Terri and Bindi Irwin, the wife and daughter of "Crocodile Hunter" Steve Irwin, talk to "Good Morning America" Friday about how they've coped since the Australian conservationist and TV personality was killed by a stingray three months ago.
The incident happened while Irwin was filming a documentary, "The Ocean's Deadliest," off the coast of Queensland, Australia, in the Great Barrier Reef. He was struck in the heart with the barb of a stingray and died shortly after he pulled it from his chest.
Watch "Good Morning America" Friday for the live interview with Terri and Bindi Irwin.
As Irwin's family and friends publicly grieved in front of the cameras, 8-year-old Bindi seemed to handle the loss with amazing poise. Her demeanor caused many to wonder if her behavior was, in fact, healthy; in the past several weeks, she has met with a psychologist.
"I asked him [the psychologist] if everything was OK, because Bindi has been so happy," Terri said in the December issue of the Australian Women's Weekly. "And he said, 'Why? Are you worried? That's what you want -- a well-adjusted child who can handle a tragedy and see that life goes on.'"

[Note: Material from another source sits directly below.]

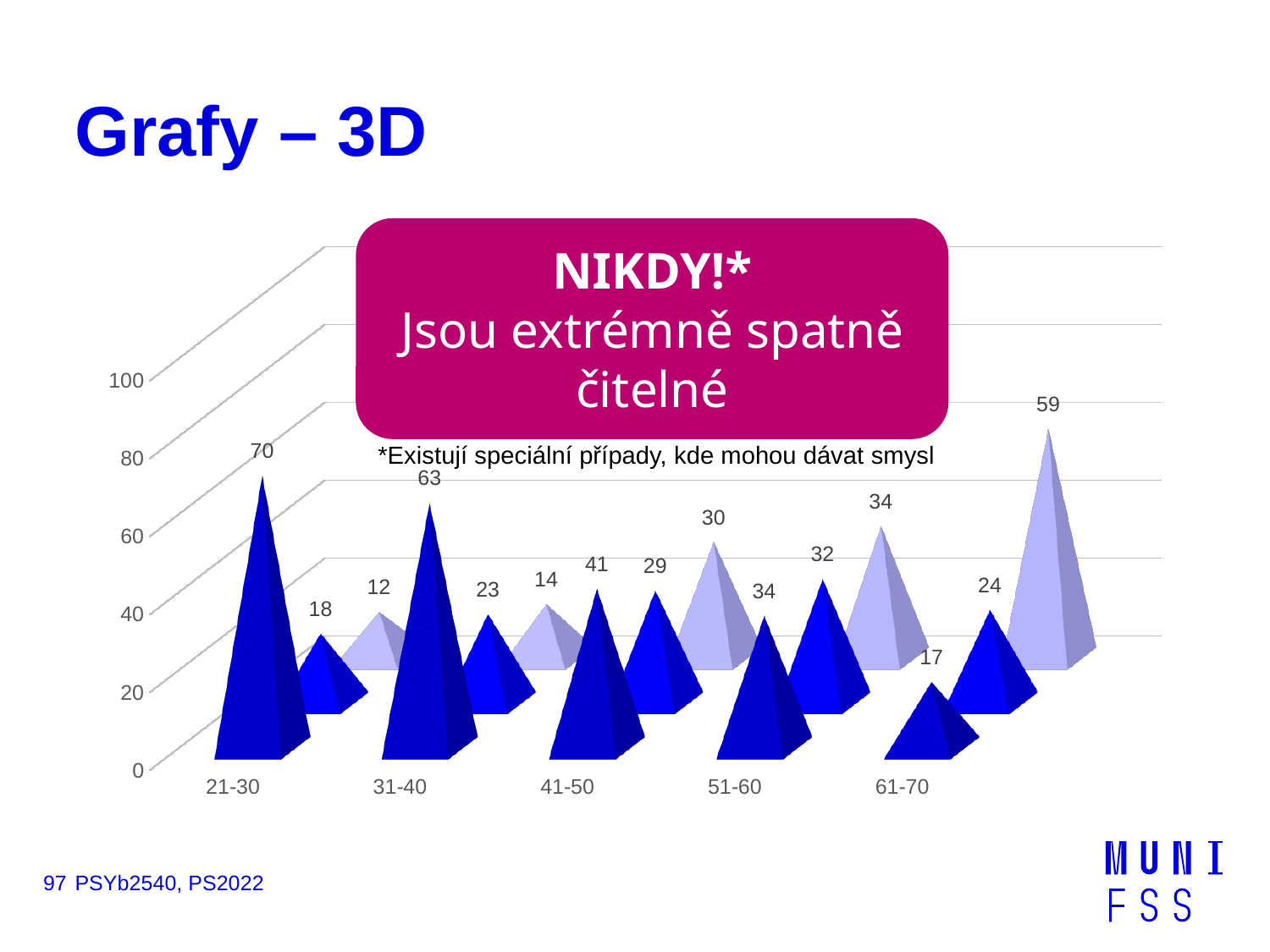
Which category has the lowest value in the light blue series? 21-30 How many age categories are shown on the x axis? 5 What is the value of the light blue series for the 61-70 category? 59 Which category has the highest value in the dark blue series? 21-30 What is the value of the medium blue series for the 31-40 category? 23 Which is larger: the light blue value for 61-70 or the dark blue value for 61-70? light blue (59) What kind of chart is shown on the slide? 3D bar chart What is the title of the slide containing the chart? Grafy – 3D Do the values of the light blue series rise or fall from 21-30 to 61-70? rise Do the values of the dark blue series rise or fall from 21-30 to 61-70? fall What is the value of the dark blue series for the 21-30 category? 70 What is the difference between the dark blue values for 21-30 and 31-40? 7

Late last month, it was announced that Bindi would begin writing a column about wildlife for children for the Australian Women's Weekly.

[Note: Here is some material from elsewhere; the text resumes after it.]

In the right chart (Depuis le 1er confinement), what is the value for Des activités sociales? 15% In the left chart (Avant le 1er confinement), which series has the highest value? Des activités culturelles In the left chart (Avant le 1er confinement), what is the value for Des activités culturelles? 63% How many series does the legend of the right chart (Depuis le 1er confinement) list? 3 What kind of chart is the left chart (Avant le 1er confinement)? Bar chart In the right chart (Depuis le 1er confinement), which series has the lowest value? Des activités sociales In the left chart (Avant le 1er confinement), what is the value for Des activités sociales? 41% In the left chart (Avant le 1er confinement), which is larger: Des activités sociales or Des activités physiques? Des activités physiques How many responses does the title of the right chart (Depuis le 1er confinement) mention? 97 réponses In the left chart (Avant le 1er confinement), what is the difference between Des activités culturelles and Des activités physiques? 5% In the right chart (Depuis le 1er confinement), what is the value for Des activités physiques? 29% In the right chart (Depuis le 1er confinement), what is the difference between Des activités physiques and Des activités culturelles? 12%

"Bindi doing this is carrying on her father's work, and I believe that helps her cope with her father's death," Deborah Thomas, the magazine's editor in chief, told The Australian, the national daily newspaper. "The column is something she will be very proud of and will involve other kids in a positive way, and I don't think that can be criticized. She is certainly an outgoing girl. She's an amazing little girl."
News of the youngster's column came on the heels of her release of a kids fitness DVD and the continued production of her Discovery Channel series; production was stopped after her father's death. All this begs the question: How much is too much for an 8-year-old girl?

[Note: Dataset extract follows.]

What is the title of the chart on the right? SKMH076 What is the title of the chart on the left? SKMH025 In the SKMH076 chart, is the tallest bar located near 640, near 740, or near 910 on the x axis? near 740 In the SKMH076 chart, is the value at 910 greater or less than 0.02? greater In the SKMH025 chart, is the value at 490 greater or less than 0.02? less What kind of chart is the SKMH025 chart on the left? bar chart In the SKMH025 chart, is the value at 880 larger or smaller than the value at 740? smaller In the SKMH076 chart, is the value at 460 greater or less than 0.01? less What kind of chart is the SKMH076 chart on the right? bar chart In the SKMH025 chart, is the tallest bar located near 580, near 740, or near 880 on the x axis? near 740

John Stainton, Steve Irwin's friend and manager, defended Bindi in the London newspaper The Guardian.
"She loves dressing up in fairy outfits and playing with Barbie dolls and putting sparkly things on and doing all the things that little girls do," Stainton said. "But she's also very special and she loves singing and dancing and wildlife. She wants to tell the world about her dad's work."